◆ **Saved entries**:

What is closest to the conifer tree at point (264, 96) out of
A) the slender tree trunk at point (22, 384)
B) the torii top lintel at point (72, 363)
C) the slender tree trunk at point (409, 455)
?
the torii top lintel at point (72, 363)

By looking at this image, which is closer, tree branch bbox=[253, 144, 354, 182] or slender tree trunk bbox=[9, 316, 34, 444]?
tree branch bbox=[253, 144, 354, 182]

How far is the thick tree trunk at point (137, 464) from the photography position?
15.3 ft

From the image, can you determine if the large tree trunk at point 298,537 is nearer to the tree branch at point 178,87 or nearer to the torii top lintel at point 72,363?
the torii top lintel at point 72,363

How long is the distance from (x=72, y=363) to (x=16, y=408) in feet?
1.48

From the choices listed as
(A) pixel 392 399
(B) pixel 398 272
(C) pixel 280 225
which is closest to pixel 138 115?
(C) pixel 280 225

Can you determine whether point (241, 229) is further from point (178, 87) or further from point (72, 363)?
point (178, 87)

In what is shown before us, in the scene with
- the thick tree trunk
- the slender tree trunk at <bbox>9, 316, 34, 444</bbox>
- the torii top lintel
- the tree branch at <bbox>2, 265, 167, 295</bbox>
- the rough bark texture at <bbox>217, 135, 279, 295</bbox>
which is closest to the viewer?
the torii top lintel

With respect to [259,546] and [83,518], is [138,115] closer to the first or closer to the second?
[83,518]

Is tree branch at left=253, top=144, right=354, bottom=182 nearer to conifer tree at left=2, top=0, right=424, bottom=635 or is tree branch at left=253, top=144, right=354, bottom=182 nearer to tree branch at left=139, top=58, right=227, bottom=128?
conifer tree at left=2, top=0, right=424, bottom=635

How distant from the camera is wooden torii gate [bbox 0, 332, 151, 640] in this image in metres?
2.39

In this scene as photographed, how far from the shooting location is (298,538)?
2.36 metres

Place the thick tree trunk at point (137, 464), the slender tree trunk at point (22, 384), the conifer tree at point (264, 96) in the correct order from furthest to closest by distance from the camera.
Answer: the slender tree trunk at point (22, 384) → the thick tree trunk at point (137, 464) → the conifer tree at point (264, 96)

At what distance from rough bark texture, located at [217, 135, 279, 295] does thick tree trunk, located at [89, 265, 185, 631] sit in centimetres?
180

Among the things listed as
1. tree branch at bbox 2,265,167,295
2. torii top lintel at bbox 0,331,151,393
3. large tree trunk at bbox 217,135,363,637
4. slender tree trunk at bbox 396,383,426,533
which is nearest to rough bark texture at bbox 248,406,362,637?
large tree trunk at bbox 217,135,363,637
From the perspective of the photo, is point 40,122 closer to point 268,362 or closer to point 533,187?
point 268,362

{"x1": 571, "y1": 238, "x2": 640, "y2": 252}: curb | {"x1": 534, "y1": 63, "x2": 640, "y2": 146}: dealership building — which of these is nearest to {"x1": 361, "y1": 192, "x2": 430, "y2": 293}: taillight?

◆ **Given task**:
Reproduce the material word for word, starting at the line containing "Among the things listed as" and continuing through the final line of the material.

◆ **Completed task**:
Among the things listed as
1. tree branch at bbox 2,265,167,295
2. torii top lintel at bbox 0,331,151,393
3. large tree trunk at bbox 217,135,363,637
4. slender tree trunk at bbox 396,383,426,533
which is nearest to rough bark texture at bbox 248,406,362,637?
large tree trunk at bbox 217,135,363,637
From the perspective of the photo, is point 40,122 closer to point 268,362 or closer to point 533,187?
point 268,362

{"x1": 571, "y1": 238, "x2": 640, "y2": 252}: curb | {"x1": 534, "y1": 63, "x2": 640, "y2": 146}: dealership building — which of these is nearest to {"x1": 361, "y1": 192, "x2": 430, "y2": 293}: taillight?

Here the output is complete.